Famous Dave's also satisfies the second element of the defense. While Brenneman did not unreasonably fail to take advantage of any preventative opportunities, she did unreasonably fail to take advantage of corrective opportunities. Her failure to take advantage of Schindler's assistance was unreasonable. See Duncan, 300 F.3d at 935 (a reasonable employee has an obligation to give the employer a chance to work problems out). Brenneman tries to justify not cooperating with Schindler, claiming she feared "repercussions" from Ryburn. This excuse is unreasonable here where Schindler, a corporate human resources officer, appeared to any reasonable observer to be in charge of the situation and superior to Ryburn. Moreover, the policy expressly contained an anti-retaliation provision. See Weger, 500 F.3d at 725 ("Furthermore, the reasonableness of Plaintiffs' fears of retaliation is further called into question because the Department's antiharassment policy contained an antiretaliation provision.").
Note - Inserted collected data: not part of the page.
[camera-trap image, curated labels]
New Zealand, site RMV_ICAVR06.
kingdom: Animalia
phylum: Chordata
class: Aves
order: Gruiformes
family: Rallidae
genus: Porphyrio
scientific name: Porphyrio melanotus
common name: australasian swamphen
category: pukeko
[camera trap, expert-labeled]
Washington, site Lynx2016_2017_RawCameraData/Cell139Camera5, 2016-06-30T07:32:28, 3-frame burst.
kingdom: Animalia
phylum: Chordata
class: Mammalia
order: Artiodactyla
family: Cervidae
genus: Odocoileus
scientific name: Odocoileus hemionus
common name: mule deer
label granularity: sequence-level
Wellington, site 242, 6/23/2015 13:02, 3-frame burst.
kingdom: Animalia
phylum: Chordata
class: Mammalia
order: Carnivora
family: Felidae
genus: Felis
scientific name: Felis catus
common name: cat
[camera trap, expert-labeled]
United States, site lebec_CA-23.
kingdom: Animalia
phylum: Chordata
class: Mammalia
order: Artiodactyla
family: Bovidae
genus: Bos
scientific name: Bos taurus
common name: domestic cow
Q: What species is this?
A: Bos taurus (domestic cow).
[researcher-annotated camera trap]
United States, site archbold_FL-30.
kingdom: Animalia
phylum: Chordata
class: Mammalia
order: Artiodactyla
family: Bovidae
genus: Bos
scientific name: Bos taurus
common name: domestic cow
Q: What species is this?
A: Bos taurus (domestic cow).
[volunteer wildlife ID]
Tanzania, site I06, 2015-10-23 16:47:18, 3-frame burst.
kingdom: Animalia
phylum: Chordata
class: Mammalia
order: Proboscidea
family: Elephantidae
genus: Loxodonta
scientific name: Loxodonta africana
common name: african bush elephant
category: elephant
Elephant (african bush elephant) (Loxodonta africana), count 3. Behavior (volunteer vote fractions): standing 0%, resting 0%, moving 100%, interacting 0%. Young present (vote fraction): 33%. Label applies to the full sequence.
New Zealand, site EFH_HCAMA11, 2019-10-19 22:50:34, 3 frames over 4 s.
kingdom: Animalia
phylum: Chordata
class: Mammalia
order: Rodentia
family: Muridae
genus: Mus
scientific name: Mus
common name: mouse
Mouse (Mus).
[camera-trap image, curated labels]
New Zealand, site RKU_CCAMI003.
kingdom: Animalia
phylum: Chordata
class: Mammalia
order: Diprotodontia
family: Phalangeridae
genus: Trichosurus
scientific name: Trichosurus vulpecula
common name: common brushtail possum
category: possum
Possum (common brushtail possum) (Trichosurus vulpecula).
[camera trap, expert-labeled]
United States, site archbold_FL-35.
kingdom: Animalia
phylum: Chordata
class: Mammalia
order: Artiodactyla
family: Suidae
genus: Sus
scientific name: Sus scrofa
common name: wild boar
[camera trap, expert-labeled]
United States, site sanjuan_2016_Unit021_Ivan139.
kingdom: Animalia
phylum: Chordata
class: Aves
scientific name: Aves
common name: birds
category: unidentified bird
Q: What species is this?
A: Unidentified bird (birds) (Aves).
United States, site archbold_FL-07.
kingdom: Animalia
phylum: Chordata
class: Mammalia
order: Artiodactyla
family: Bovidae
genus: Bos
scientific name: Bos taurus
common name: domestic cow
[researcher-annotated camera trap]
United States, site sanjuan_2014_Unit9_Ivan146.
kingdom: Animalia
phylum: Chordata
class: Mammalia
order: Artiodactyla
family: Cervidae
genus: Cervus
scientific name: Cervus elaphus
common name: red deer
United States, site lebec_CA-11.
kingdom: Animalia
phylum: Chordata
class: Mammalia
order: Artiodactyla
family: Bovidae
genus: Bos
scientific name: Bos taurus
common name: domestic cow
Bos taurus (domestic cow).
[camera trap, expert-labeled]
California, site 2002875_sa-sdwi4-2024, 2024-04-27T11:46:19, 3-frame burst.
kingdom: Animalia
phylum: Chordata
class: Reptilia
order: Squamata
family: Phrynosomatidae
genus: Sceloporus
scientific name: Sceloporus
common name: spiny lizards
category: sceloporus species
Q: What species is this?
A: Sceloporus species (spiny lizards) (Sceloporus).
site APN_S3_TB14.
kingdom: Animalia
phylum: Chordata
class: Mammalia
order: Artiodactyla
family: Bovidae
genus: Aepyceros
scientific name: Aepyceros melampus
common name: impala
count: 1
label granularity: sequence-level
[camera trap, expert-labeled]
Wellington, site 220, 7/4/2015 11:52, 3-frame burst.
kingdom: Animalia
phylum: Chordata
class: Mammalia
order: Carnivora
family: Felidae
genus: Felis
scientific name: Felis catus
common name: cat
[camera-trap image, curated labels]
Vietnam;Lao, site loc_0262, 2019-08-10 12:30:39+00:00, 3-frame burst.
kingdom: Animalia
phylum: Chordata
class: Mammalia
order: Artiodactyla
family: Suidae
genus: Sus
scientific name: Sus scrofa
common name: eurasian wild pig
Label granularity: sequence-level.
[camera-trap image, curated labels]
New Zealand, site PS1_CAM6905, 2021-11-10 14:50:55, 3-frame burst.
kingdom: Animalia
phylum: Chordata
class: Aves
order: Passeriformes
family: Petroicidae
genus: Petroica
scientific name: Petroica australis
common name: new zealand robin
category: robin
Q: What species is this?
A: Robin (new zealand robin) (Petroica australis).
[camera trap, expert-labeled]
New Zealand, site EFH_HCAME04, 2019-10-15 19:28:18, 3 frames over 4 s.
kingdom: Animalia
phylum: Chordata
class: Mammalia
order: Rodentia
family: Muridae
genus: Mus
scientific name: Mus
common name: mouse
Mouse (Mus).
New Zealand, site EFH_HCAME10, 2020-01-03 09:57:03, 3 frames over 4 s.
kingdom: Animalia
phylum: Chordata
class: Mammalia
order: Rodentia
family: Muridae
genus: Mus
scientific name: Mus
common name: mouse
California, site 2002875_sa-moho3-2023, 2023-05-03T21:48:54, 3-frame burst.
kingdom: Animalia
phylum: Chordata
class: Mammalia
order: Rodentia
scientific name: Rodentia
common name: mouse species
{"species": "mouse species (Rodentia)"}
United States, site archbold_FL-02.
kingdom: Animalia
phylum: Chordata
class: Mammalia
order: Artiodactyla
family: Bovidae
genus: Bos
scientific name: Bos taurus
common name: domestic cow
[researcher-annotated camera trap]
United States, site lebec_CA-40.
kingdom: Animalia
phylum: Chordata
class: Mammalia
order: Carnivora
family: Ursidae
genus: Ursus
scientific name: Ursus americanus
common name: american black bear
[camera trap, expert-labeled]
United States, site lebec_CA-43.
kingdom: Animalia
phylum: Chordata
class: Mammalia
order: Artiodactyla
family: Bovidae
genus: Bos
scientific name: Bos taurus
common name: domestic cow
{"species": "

Brenneman asserts that Famous Dave's unlawfully retaliated against her by constructively discharging her. Title VII prohibits retaliation against employees who allege or participate in a proceeding or investigation that claims their employer violated Title VII. 42 U.S.C. § 2000e-3(a). A prima facie case of retaliation requires showing that: (1) the employee engaged in protected conduct; (2) reasonable employees would have found the challenged retaliatory action materially adverse; and (3) the materially adverse action was causally linked to the protected conduct. Weger, 500 F.3d at 726, citing Burlington N. & Santa Fe Ry. Co. v. White, 548 U.S. ___, 126 S.Ct. 2405, 2415, 165 L.Ed.2d 345 (2006). The "materially adverse" element is objective. Id. A court must consider whether "a reasonable employee would have found the challenged action materially adverse, . . . [whether] it . . . might have dissuaded a reasonable worker from making or supporting a charge of discrimination." Id. Brenneman cannot make a prima facie case of retaliation because, as discussed, she was not constructively discharged.


The judgment of the district court is affirmed.


1. The Honorable Robert W. Pratt, United States District Judge for the District of Southern Iowa.
2. "The Iowa Civil Rights Act, Iowa Code Chapter 216.6(1), has a similar provision which mirrors federal law, so our discussion of [Brenneman's] Title VII claim applies equally to her claim under the Iowa Civil Rights Act." Tenge v. Phillips Modern Ag Co., 446 F.3d 903, 907 n. 3 (8th Cir.2006), citing Montgomery v. John Deere & Co., 169 F.3d 556, 558 n. 3 (8th Cir.1999).
3. Brenneman and amicus EEOC assert that the Supreme Court has overruled this circuit's requirement that the plaintiff demonstrate the employer's intent, or the reasonably foreseeability, that the employee quit. See Pa. State Police v. Suders, 542 U.S. 129, 134, 147, 124 S.Ct. 2342, 159 L.Ed.2d 204 (2004). Because Brenneman does not show that the working conditions were so intolerable that a reasonable person would have felt compelled to quit, this court need not address this assertion.